The Kooks Continue to Rock Boston

Photography by Kelly Chen

By Regan Harvey

Thirteen years after the breakout success of Inside In / Inside Out, The Kooks continue to produce irresistible indie hits. Touring their latest release, Let's Go Sunshine, The Kooks paid a visit to Boston. The indie rock band brought the heat to a bitter February night at the historic Orpheum Theatre.

Future Feats kicked off the evening with their manic L.A. energy. When frontman Josh (who needs no surname) wasn't spraying water into an unsuspecting crowd or precariously balancing on speakers, he ran into the audience, pumping everyone up for the night to come.

Clad in leather and leopard print, Barns Courtney was next on the docket.

The singer's dual residence in England and America shone through his performance. His sound was influenced by blues while his stage presence was saturated with the drama of British glam rock. After commending a couple for being the first to stand, the rest of the crowd followed suit, finally giving in to the compulsion to dance.

The Kooks honored their British roots by walking out to the sounds of Helter Skelter by the Beatles.

The stage set up was no frills, simply the musicians and their instruments- which was more than enough to capture the crowd. Ranging from teenagers to middle aged, the attendees were a testament to the band's longevity. The audience were satiated hearing their classic favorites. "Sofa Song" and "She Moves in Her Own Way" were some of the first tracks off the setlist.

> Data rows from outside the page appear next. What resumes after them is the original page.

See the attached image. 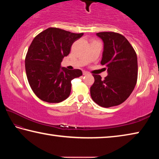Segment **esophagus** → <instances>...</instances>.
<instances>
[{"label":"esophagus","instance_id":"34e87169","mask_svg":"<svg viewBox=\"0 0 159 159\" xmlns=\"http://www.w3.org/2000/svg\"><path fill=\"white\" fill-rule=\"evenodd\" d=\"M83 74L84 75V76H86V75H88V74H89V73H88V72H87V71H83Z\"/></svg>","mask_w":159,"mask_h":159}]
</instances>
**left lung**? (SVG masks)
<instances>
[{"mask_svg":"<svg viewBox=\"0 0 159 159\" xmlns=\"http://www.w3.org/2000/svg\"><path fill=\"white\" fill-rule=\"evenodd\" d=\"M97 36L104 42L101 64L107 66L108 76L102 80L99 75L93 74L95 82L90 95L98 105L109 108L122 104L133 91L138 80V57L123 35L99 32Z\"/></svg>","mask_w":159,"mask_h":159,"instance_id":"1","label":"left lung"}]
</instances>
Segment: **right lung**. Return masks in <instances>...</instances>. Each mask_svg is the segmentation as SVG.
<instances>
[{
    "mask_svg": "<svg viewBox=\"0 0 159 159\" xmlns=\"http://www.w3.org/2000/svg\"><path fill=\"white\" fill-rule=\"evenodd\" d=\"M83 35L50 27L31 42L25 58L26 74L32 90L41 100L62 102L71 93V80L82 76L81 70H69L60 65L74 42Z\"/></svg>",
    "mask_w": 159,
    "mask_h": 159,
    "instance_id": "right-lung-1",
    "label": "right lung"
}]
</instances>
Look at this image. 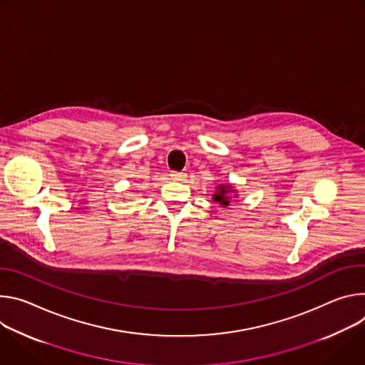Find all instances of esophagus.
I'll return each instance as SVG.
<instances>
[{
  "instance_id": "1",
  "label": "esophagus",
  "mask_w": 365,
  "mask_h": 365,
  "mask_svg": "<svg viewBox=\"0 0 365 365\" xmlns=\"http://www.w3.org/2000/svg\"><path fill=\"white\" fill-rule=\"evenodd\" d=\"M170 175H171V178L175 180V181H182V180L185 178V174H184V173H177V171H173Z\"/></svg>"
}]
</instances>
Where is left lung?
Wrapping results in <instances>:
<instances>
[{
  "instance_id": "left-lung-1",
  "label": "left lung",
  "mask_w": 365,
  "mask_h": 365,
  "mask_svg": "<svg viewBox=\"0 0 365 365\" xmlns=\"http://www.w3.org/2000/svg\"><path fill=\"white\" fill-rule=\"evenodd\" d=\"M233 187L230 184H220L217 185V190L216 192L213 194V201H216V203H219L220 206L223 207H227L229 206V201H230V192H233Z\"/></svg>"
}]
</instances>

Luke Pritchard, frontman and only remaining original member, carried the energy of the show. Pritchard owned the stage with an understated confidence. He humbly thanked the crowd for sticking with them, saying, "We're now on album five. I can't believe it. Everyone said they can't do it." The crowd cheered for the underdog story.

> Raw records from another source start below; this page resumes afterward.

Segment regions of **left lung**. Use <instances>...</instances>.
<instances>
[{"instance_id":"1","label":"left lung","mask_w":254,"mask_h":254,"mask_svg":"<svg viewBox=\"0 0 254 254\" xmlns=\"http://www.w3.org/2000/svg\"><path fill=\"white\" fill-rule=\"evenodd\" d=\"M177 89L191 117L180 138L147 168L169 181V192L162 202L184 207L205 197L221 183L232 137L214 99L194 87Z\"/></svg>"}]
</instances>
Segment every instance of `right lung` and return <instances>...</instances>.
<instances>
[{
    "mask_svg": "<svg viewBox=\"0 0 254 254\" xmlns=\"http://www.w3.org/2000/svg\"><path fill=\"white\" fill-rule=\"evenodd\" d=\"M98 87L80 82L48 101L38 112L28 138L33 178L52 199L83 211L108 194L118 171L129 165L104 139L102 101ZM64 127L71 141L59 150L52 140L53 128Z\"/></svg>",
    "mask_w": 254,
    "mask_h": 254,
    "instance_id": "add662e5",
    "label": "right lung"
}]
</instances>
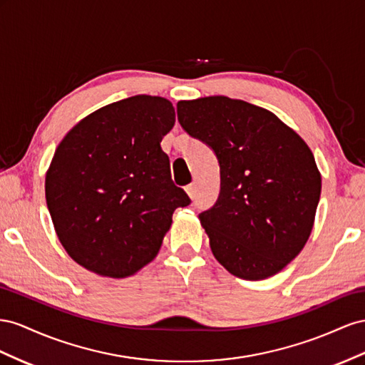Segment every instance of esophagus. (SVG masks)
<instances>
[{
  "instance_id": "esophagus-1",
  "label": "esophagus",
  "mask_w": 365,
  "mask_h": 365,
  "mask_svg": "<svg viewBox=\"0 0 365 365\" xmlns=\"http://www.w3.org/2000/svg\"><path fill=\"white\" fill-rule=\"evenodd\" d=\"M185 191H186V194H188V195L191 197V199H194V197H195V186H194L192 183L186 186Z\"/></svg>"
}]
</instances>
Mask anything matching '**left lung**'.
Listing matches in <instances>:
<instances>
[{
	"instance_id": "left-lung-1",
	"label": "left lung",
	"mask_w": 365,
	"mask_h": 365,
	"mask_svg": "<svg viewBox=\"0 0 365 365\" xmlns=\"http://www.w3.org/2000/svg\"><path fill=\"white\" fill-rule=\"evenodd\" d=\"M177 119L220 165V194L199 214L217 262L263 279L301 252L315 222L321 174L307 143L274 113L226 96L177 102Z\"/></svg>"
}]
</instances>
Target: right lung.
Returning <instances> with one entry per match:
<instances>
[{
  "label": "right lung",
  "mask_w": 365,
  "mask_h": 365,
  "mask_svg": "<svg viewBox=\"0 0 365 365\" xmlns=\"http://www.w3.org/2000/svg\"><path fill=\"white\" fill-rule=\"evenodd\" d=\"M174 122L168 99L138 95L88 114L58 145L46 200L61 245L82 267L136 274L158 255L175 207L191 203L160 147Z\"/></svg>",
  "instance_id": "obj_1"
}]
</instances>
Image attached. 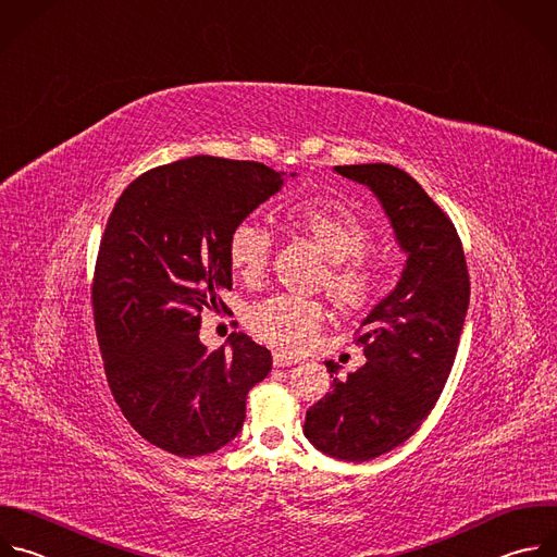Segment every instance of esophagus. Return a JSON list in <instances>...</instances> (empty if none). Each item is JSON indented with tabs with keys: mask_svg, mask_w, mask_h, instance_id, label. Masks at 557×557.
<instances>
[{
	"mask_svg": "<svg viewBox=\"0 0 557 557\" xmlns=\"http://www.w3.org/2000/svg\"><path fill=\"white\" fill-rule=\"evenodd\" d=\"M272 362H274V367H276V369H283V367H292V364H296V362H298V358L287 356V354H283V351H274Z\"/></svg>",
	"mask_w": 557,
	"mask_h": 557,
	"instance_id": "esophagus-1",
	"label": "esophagus"
}]
</instances>
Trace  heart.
<instances>
[{
  "label": "heart",
  "instance_id": "obj_1",
  "mask_svg": "<svg viewBox=\"0 0 557 557\" xmlns=\"http://www.w3.org/2000/svg\"><path fill=\"white\" fill-rule=\"evenodd\" d=\"M292 224L311 237L331 261L324 285L329 296L343 309L367 307L384 285V268L364 250L373 233L338 199L309 195L287 208ZM274 235L255 219H242L233 226L226 255L235 274L246 283H259L272 261ZM326 311L320 300L274 294L248 313L255 336L285 351L307 349L322 329Z\"/></svg>",
  "mask_w": 557,
  "mask_h": 557
}]
</instances>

The band continues to sell out venues over a decade after their first hits blew up on the britpop scene.

Pritchard took a break from his irresistible hooks and choruses to reveal a different sound. He admitted "See Me Now" is the only ballad he's ever written. The emotional track was dedicated to Pritchard's father, who died before the musician knew him. The audience swayed respectfully before bursting into applause at the song's conclusion. A bashful Pritchard thanked everyone.

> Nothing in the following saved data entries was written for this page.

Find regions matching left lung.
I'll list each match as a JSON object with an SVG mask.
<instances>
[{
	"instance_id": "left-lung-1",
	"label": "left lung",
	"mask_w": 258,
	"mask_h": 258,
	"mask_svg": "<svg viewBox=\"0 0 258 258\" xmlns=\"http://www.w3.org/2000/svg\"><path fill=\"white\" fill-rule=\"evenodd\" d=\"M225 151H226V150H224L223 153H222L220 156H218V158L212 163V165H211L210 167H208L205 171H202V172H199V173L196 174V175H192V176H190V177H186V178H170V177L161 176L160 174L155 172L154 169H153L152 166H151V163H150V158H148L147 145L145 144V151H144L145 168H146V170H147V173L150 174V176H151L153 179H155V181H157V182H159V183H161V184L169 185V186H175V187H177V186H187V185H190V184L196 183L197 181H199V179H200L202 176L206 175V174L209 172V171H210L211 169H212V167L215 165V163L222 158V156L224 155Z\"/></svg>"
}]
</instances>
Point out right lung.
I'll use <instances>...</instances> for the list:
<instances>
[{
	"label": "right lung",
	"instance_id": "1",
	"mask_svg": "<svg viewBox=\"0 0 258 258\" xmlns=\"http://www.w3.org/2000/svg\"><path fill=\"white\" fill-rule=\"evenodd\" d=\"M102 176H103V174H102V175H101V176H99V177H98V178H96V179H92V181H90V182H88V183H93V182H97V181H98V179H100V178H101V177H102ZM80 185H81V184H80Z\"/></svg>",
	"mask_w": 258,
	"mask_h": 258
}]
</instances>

Diving back into the upbeat sound The Kooks are known for, Pritchard searched the audience for a Pamela. He playfully called out the imposters before playing his song of the same name. The band ended the night with the throwback hit "Naive." The crowd knew the final track by heart. The nostalgia was palpable, as if the entire theater was transported back to 2006 (when maybe we were all a bit more naive).